Again, I'm just going on what Wired said.
- Scott
Scott Stevenson
Tree House Ideas
i-mode is not a protocol on the level of GPRS, in fact it can use GPRS (and UMTS [3G] and the Japanese PDC-P) as a transport. In fact i-mode is being deployed by KPN in the Netherlands and will run over GPRS there (some other deployments should also happen e.g. in Germany).
i-mode includes its own HTML variant (cHTML, quite close to standard HTML unlike WAP's WML), and some sort of application level protocol (proprietary to NTT I think). This runs over a packet mode layer, which is analogous to IP but designed for wireless (shorter headers etc - spectrum is expensive). i-mode also includes (crucially) a content-based billing system for official providers (NTT approved), and data transfer based (i.e. Kbytes) billing for unofficial providers (NTT makes a lot of money out of these).
Most importantly, NTT designed the phones and told the manufacturers to make them - the NTT logo is on the phone, the manufacturer isn't (hard to replicate anywhere except Japan). The end to end i-mode architecture is a bit like MacOS - quite proprietary but it's very easy to use (see http://www.useit.com/ for an article on this). Also, NTT takes only 9% of the official content providers' revenues, compared to the Euro wireless providers who typically take about half for premium SMS services. Guess which one has more providers, more revenues and more profits...
3G isn't a protocol either, but CDMA2000 and UMTS are suites of protocols that conform to the ITU-T's '3G vision' - aka IMT-2000, which is even more fluffy and vaporous than 3G is!
I mostly agree with you about i-mode vs WAP (see my post elsewhere about WAP's brokenness). The phones in the UK are nowhere near i-mode or i-appli in ease of use, and FOMA is further ahead still. The new 3G phones coming out this year in Europe may give FOMA a run for its money, but ease of use is still the critical issue - i-mode and FOMA seem to be designed on the MacOS model, i.e. an end to end design that is highly usable. European and US 3G won't have that level of integration.
However, GPRS is packet-mode and now rolled out on 3 out of 4 UK networks (not sure about one2one), and in many other European countries. It's faster than i-mode's PDC-P (which is 9.6 Kbps), up to 30-50 Kbps depending on cell site, following wind, etc. And of course GPRS is always-on, like PDC-P.
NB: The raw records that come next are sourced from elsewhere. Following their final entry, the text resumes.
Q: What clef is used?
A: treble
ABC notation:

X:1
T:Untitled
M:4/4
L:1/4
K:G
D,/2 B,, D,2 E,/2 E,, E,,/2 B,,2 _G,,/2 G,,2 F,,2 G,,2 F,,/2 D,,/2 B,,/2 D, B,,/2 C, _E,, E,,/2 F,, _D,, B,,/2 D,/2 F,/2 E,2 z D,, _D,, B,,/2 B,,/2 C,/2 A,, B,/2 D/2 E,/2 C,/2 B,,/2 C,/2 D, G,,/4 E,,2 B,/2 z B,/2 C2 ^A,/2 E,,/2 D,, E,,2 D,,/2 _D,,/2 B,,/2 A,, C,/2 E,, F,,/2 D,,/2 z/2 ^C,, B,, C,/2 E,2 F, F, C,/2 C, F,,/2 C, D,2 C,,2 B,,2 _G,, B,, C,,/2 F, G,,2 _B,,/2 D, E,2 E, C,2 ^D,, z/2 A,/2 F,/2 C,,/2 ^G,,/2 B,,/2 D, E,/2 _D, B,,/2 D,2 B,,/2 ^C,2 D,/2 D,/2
Phones that can do everything web related won't make a big impact in the US. Almost everybody, or everybody interested in being connect has bought themselves a PC (Mac, WebTV, etc.) that these phones will do little for them. I, for one, have internet access at school, work (from where I am posting now), any public library, and home. What would I need access in my pocket for? Another point to this is that the tech community (read geeks)are usually the main buyers of gadgets, and why would they want to subject themselves to browsing on a 2.5" screen rather than their 21" CRT?